Meta-Analyser is a tool designed to automate data search from literature. It performs searches of PubMed Central open access articles (using the normal PMC search syntax) and automatically retrieves supplementary files. It includes a processing workflow that attempts to parse out discrete data frames from often inconsistently formatted .xlsx and .csv files provided with academic publications. processing of scientific articles. Users can preview data files and select the ones they want to process. Once the processing is complete, the user again has the opportunity to further refine the data by selecting the specific tables and features they want to keep. The data is stored in a local SQLite database.

Features

  • Search for scientific articles based on a query
  • Download supplementary files linked to the articles
  • Process tables from supplementary files and store them in a local SQLite database

Dependencies

  • Python 3.11
  • PyQt5
  • pandas
  • SQLAlchemy
  • scikit-image
  • requests

Installation

  1. Clone the repository:

    git clone https://github.com/jordantgh/meta-analyser.git
  2. Navigate to the project directory:

    cd meta-analyser
  3. Install the required packages using poetry:

    poetry install
  4. Activate the virtual environment:

    poetry shell

Usage

  1. Run the application:

    python app/main.py
  2. The GUI will appear. Enter your search query into the "Enter Query" field.

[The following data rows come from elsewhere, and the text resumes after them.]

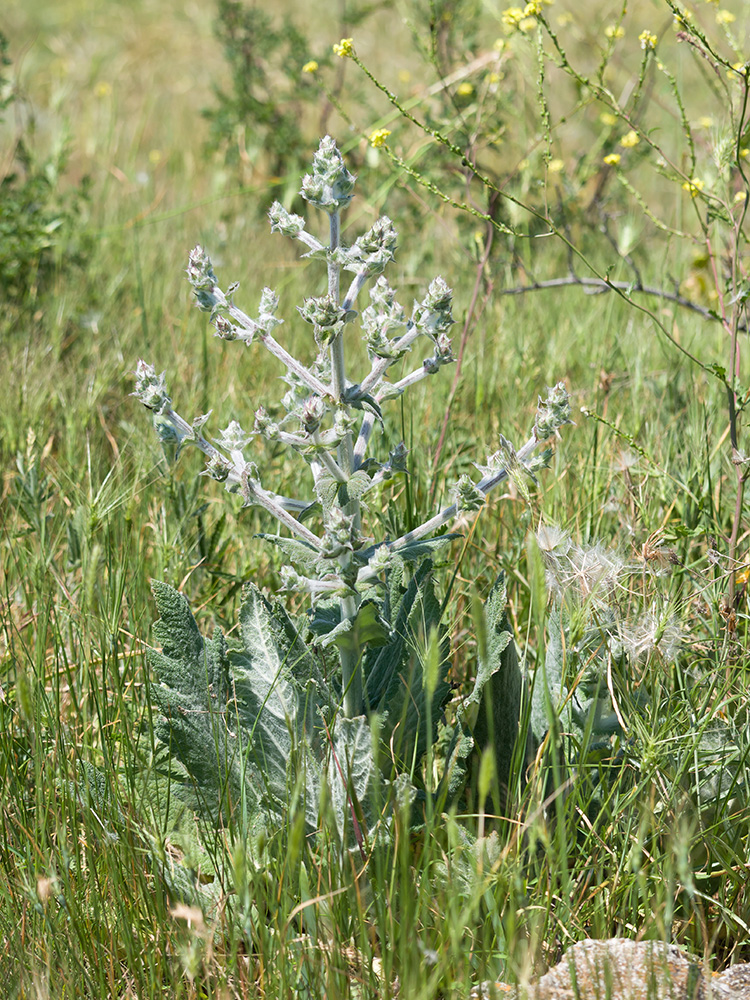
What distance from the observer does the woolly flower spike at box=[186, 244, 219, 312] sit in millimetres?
1554

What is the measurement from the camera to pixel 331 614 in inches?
69.7

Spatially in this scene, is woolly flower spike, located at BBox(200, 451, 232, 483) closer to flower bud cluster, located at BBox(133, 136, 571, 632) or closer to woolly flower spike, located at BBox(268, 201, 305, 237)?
flower bud cluster, located at BBox(133, 136, 571, 632)

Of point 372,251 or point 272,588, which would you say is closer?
point 372,251

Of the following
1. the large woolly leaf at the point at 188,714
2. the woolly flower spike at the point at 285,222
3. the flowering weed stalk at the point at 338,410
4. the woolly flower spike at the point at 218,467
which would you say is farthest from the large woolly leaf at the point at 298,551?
the woolly flower spike at the point at 285,222

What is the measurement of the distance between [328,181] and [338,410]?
363 millimetres

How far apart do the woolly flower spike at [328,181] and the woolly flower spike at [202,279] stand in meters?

  3. Click the "Search" button to start searching for articles.

  4. Once articles are displayed, select the ones you want to proceed with and click "Proceed".

  5. The application will download the supplementary files and process any tables found, storing them in a local SQLite database (tables.db).

Code Structure

  • app/main.py: Entry point of the application.
  • app/model.py: Contains the logic for data processing.
  • app/view.py: Defines the UI components of the application.
  • app/controller.py: Connects the model and the view.
  • app/search_for_papers.py: Logic for searching scientific articles (not shown in the code snippet).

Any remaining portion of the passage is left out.